Requirements
Pull out every line below that contains the word "meters" and copy each one in full.

Given information
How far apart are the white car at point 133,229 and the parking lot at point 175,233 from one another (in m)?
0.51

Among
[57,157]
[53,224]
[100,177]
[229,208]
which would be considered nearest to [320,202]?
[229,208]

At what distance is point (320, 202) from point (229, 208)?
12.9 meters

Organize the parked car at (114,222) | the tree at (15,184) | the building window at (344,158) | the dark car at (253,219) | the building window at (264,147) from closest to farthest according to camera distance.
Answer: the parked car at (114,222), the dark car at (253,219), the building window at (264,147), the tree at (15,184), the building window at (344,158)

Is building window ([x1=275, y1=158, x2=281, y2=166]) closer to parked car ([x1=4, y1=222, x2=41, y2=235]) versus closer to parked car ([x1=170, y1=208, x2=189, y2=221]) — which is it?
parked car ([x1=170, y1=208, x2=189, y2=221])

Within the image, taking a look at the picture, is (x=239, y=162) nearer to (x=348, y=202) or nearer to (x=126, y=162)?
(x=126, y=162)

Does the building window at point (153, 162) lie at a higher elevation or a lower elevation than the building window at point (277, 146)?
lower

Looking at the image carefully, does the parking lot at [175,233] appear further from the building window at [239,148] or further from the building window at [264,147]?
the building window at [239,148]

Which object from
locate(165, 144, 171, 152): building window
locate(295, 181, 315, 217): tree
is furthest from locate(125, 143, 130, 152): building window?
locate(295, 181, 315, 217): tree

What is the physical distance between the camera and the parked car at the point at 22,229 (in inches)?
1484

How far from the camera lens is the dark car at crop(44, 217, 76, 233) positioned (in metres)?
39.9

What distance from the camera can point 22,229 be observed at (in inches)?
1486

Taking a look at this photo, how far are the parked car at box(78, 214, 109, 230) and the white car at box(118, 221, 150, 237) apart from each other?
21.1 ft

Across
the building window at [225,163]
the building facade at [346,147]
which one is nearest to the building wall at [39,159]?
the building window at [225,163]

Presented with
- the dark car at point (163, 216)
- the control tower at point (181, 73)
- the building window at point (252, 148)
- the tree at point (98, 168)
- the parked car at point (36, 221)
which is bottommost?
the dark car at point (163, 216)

---

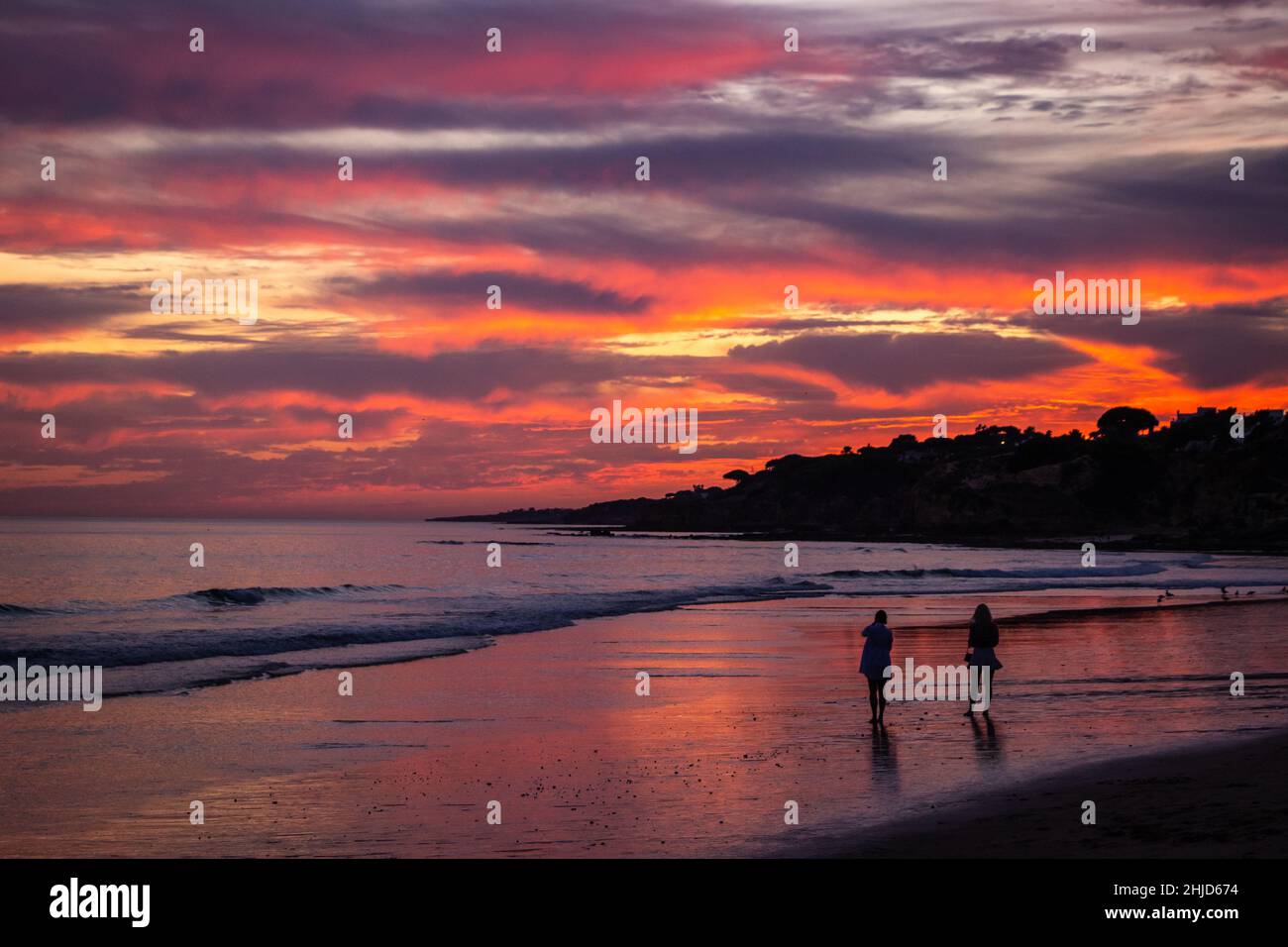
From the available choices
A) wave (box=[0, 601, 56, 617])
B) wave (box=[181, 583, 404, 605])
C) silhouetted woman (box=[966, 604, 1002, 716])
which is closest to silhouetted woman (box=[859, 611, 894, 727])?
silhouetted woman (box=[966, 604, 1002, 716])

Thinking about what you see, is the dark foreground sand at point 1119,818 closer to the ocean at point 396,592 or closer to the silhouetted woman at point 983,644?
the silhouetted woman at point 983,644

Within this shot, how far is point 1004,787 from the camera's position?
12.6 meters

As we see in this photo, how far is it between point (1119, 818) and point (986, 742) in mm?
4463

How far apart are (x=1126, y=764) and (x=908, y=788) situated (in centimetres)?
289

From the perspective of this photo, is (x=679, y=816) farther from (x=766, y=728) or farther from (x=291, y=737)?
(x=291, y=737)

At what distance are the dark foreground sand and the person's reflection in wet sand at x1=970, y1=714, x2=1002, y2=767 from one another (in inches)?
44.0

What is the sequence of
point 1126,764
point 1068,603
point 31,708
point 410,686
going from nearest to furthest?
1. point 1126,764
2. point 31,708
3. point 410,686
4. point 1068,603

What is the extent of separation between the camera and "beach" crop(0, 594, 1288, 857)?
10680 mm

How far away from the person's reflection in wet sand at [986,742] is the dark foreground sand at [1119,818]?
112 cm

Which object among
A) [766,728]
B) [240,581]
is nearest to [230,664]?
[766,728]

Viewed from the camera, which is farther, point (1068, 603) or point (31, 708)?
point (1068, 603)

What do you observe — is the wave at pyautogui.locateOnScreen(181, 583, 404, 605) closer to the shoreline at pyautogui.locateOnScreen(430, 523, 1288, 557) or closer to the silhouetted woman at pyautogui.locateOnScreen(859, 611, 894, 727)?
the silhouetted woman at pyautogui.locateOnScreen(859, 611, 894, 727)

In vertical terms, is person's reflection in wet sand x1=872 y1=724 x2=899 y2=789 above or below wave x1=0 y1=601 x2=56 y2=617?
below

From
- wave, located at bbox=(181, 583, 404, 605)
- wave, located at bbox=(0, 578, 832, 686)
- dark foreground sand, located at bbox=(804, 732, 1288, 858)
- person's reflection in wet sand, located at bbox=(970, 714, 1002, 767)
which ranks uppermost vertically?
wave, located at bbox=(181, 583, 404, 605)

...

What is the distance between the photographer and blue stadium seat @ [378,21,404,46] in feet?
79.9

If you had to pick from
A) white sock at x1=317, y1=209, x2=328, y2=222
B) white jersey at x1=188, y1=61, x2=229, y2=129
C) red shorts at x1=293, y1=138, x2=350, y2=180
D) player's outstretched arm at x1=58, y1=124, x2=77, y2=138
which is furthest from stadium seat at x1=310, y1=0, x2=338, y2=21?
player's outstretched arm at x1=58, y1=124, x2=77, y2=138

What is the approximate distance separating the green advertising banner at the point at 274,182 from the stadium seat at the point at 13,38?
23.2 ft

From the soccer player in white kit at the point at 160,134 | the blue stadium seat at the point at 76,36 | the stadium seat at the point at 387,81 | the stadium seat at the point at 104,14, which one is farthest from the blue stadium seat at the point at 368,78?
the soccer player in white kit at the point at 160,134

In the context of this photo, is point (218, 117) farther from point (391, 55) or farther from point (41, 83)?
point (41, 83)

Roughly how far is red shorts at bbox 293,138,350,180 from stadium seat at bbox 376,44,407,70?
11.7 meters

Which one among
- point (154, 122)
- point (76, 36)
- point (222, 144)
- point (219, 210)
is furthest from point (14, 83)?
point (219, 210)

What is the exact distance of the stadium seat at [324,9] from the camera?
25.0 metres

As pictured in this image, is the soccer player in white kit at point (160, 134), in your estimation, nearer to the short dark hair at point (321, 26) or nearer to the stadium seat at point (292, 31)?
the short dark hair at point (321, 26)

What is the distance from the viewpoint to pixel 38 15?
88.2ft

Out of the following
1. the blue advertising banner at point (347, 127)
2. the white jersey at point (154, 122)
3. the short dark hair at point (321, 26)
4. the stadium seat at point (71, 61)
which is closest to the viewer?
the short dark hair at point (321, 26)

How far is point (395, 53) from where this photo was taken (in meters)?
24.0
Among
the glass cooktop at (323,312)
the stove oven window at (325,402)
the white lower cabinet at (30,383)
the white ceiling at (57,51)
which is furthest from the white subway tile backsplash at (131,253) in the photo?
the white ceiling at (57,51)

Exercise solution
12.9 meters
12.6 meters
11.7 meters
How far is point (395, 53) from where this photo was taken (in meters)?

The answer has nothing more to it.